Rounding off, approximately 50,000 transplants are performed in the U.S. each year. Eye Bank Association of America member eye banks also export approximately 20,000 corneas for use outside the U.S. every year. While corneal blindness in the U.S. amenable to keratoplasty essentially no longer exists, the story is extremely different in areas of the world where an inadequate eye banking network, unavailability of trained corneal surgeons and economic barriers leave several million people who might respond to a corneal transplant blind and disabled.
In the U.S., a study by the Lewin Group found the cost of a corneal transplant, including tissue, facility, anesthesia, surgeon and postoperative care, is approximately $15,000. We corneal surgeons know that we are only a very small part of this cost, in most cases less than 10%. In the same study, the calculated “value” to society of treating a patient disabled by corneal disease with a keratoplasty was $250,000 for those younger than 65 years and somewhat less as patients age and life expectancy declines. Corneal transplantation is therefore not only life-changing for patients, but also a great value for society.
The biggest change in the field of keratoplasty over the last decade has been the transition from penetrating keratoplasty to lamellar keratoplasty, especially for endothelial dysfunction, including aphakic and pseudophakic bullous keratopathy and Fuchs’ dystrophy. Approximately 20,000 of the 50,000 corneal transplants performed in the U.S. each year are now some form of lamellar endothelial keratoplasty.
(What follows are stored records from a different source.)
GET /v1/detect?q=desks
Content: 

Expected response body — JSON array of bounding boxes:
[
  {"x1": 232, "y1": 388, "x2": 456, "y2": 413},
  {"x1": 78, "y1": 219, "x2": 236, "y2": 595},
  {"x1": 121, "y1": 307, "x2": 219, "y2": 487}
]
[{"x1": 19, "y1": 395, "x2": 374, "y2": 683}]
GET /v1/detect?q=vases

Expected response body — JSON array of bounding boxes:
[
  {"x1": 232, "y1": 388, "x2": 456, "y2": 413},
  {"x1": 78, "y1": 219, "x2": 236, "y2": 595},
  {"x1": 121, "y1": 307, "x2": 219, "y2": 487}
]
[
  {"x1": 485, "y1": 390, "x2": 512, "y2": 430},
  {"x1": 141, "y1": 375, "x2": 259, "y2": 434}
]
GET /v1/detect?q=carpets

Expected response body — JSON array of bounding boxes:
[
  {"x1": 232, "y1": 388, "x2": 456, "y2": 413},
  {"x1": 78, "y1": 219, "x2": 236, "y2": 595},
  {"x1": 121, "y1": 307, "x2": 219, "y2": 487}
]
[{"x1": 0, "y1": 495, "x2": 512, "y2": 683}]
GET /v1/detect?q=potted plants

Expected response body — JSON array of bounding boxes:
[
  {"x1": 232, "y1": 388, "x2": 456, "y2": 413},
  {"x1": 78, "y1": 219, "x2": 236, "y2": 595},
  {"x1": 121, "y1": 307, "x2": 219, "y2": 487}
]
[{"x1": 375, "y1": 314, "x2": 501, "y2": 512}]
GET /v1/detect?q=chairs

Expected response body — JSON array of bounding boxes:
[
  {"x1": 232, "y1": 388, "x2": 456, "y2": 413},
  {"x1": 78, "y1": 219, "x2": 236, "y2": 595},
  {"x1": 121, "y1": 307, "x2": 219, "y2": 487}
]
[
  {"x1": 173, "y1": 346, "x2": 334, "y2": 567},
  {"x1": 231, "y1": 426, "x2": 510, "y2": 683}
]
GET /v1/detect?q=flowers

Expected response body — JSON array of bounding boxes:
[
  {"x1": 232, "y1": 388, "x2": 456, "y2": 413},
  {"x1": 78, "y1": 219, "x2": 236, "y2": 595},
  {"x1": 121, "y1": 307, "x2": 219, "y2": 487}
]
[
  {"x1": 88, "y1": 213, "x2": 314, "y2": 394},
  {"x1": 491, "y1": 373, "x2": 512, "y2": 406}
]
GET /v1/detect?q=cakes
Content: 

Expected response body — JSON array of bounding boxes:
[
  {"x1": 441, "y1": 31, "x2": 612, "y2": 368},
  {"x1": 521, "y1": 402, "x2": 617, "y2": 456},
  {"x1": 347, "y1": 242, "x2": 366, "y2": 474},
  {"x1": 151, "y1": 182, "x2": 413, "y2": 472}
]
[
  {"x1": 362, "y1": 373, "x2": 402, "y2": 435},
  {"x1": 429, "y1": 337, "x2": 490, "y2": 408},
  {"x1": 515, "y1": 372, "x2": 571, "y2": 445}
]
The first meaningful transition, now pretty much complete in the U.S., was from PK to what most today call Descemet’s stripping endothelial keratoplasty. Our group of four, soon to be five, corneal surgeons made this transition nearly 5 years ago, and overall today we find DSEK preferable for most patients with endothelial dysfunction. Still, my personal impression affirmed by a substantial set of data collected and published by Doug Coster, MD, from a well-managed Australian Registry is not clearly in favor of DSEK over PK. While DSEK is much easier on the surgeon and the patient than PK, there is a significant learning curve, and postoperative interventions such as re-bubbling are a hassle for all. In addition, at 12 months and later postoperative, visual acuities achieved, especially if the PK patient is allowed to wear a gas permeable hard contact lens, are often superior with PK. In favor of DSEK, there is much more rapid visual recovery and less astigmatism, the hassle of suture removal and suture-related complications is reduced or eliminated, and there may be a slightly lower rejection rate. However, many patients with long-standing corneal edema also develop stromal or anterior corneal surface haze and/or significant epithelial basement membrane dystrophy. Depending on the corneal surgeon, some choose to treat these patients with DSEK combined with superficial keratectomy or phototherapeutic keratectomy when the surface disease is significant, while others choose PK. Both, in my opinion, are reasonable approaches.